Abstract for Lay Audience

Nonmelanoma skin cancer (NMSC) is the most common malignancy in the United States. NMSC incidences are increasing rapidly, presenting a public health burden of considerable magnitude. Various causative factors involved in NMSC have been identified including sunlight (UV) exposure, and human papilloma virus (HPV) infection. High incidence of NMSC combined with poor prognosis associated with metastatic progression, demand the development of novel strategies targeting the disease, particularly in early stages. Recent evidence in our lab has begun to identify additional causative factors in NMSC progression, in which depleted cellular zinc levels were established. Zinc is an essential element required for normal immune system and metabolism function. Therefore, zinc depletion can cause a variety of adverse health effects such as diabetes, and chronic liver and renal disease. Zinc transport is highly regulated within the human body and is achieved by a family of zinc cellular importers (ZIPs), in which zinc depletion occurs downstream of ZIP protein downregulation. For example, our lab confirmed zinc and ZIP depletion in NMSC. Therefore, by pharmacologically increasing cellular zinc, we can target zinc vulnerabilities for chemotherapeutic intervention.
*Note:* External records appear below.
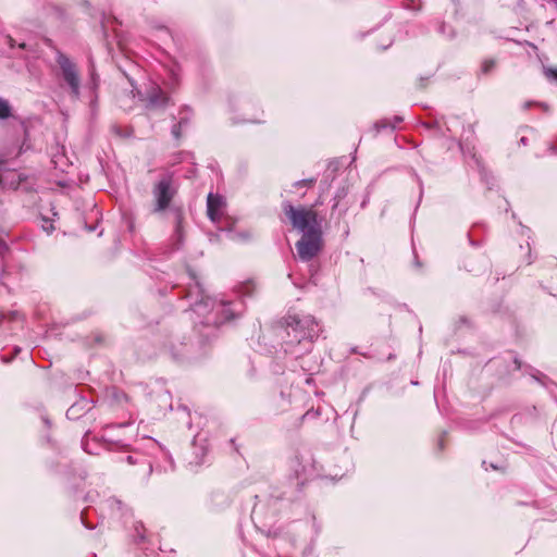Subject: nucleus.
Returning a JSON list of instances; mask_svg holds the SVG:
<instances>
[{
	"mask_svg": "<svg viewBox=\"0 0 557 557\" xmlns=\"http://www.w3.org/2000/svg\"><path fill=\"white\" fill-rule=\"evenodd\" d=\"M9 318H10L11 320H14V321H15V320L21 319V314H20L18 312H16V311H13V312H11V313H10Z\"/></svg>",
	"mask_w": 557,
	"mask_h": 557,
	"instance_id": "nucleus-13",
	"label": "nucleus"
},
{
	"mask_svg": "<svg viewBox=\"0 0 557 557\" xmlns=\"http://www.w3.org/2000/svg\"><path fill=\"white\" fill-rule=\"evenodd\" d=\"M141 100H147L148 106L152 108L161 107L166 103L168 97L162 91V89L156 85L152 84L150 88L147 90L146 99L141 98V95L139 94Z\"/></svg>",
	"mask_w": 557,
	"mask_h": 557,
	"instance_id": "nucleus-8",
	"label": "nucleus"
},
{
	"mask_svg": "<svg viewBox=\"0 0 557 557\" xmlns=\"http://www.w3.org/2000/svg\"><path fill=\"white\" fill-rule=\"evenodd\" d=\"M225 206L226 201L224 197L210 193L207 198V212L209 219L212 222H218L224 213Z\"/></svg>",
	"mask_w": 557,
	"mask_h": 557,
	"instance_id": "nucleus-7",
	"label": "nucleus"
},
{
	"mask_svg": "<svg viewBox=\"0 0 557 557\" xmlns=\"http://www.w3.org/2000/svg\"><path fill=\"white\" fill-rule=\"evenodd\" d=\"M175 236L177 237L178 242H182V239H183V225H182L181 219H178L177 223H176Z\"/></svg>",
	"mask_w": 557,
	"mask_h": 557,
	"instance_id": "nucleus-11",
	"label": "nucleus"
},
{
	"mask_svg": "<svg viewBox=\"0 0 557 557\" xmlns=\"http://www.w3.org/2000/svg\"><path fill=\"white\" fill-rule=\"evenodd\" d=\"M232 304L223 299H215L205 297L194 305V312L198 315L206 317V323L220 324L230 321L235 317L234 310L231 308Z\"/></svg>",
	"mask_w": 557,
	"mask_h": 557,
	"instance_id": "nucleus-2",
	"label": "nucleus"
},
{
In order to increase cellular zinc, current research in our lab focuses on an FDA-approved over the counter agent, zinc pyrithione (ZnPT), proven effective in targeting NMSC. We then aimed to expand zinc vulnerabilities present in skin cancer and explore additional epithelial malignancies, such as pancreatic cancer. Pancreatic cancer has the highest mortality in the United States of all cancer types. As compared to NMSC, there exists an urgent need to develop novel treatment options. Likewise, our lab was able to determine similar vulnerabilities exist in pancreatic cancer, in which cancer cells demonstrated lower zinc and ZIP protein levels. Furthermore, by increasing cellular zinc concentration by ZnPT, we were able to kill pancreatic cancer cells. Based on these prototype observations and the safety of ZnPT, we then validated ZnPT-induced NMSC suppression in mouse skin. We are currently determining whether pharmacological disruption of cancer cell zinc homeostasis will offer novel molecular opportunities for pancreatic cancer chemoprevention. Finally, ZIP downregulation and ZnPT induction of zinc overload will provide an efficacious chemotherapeutic to target zinc-depleted epithelial cancers.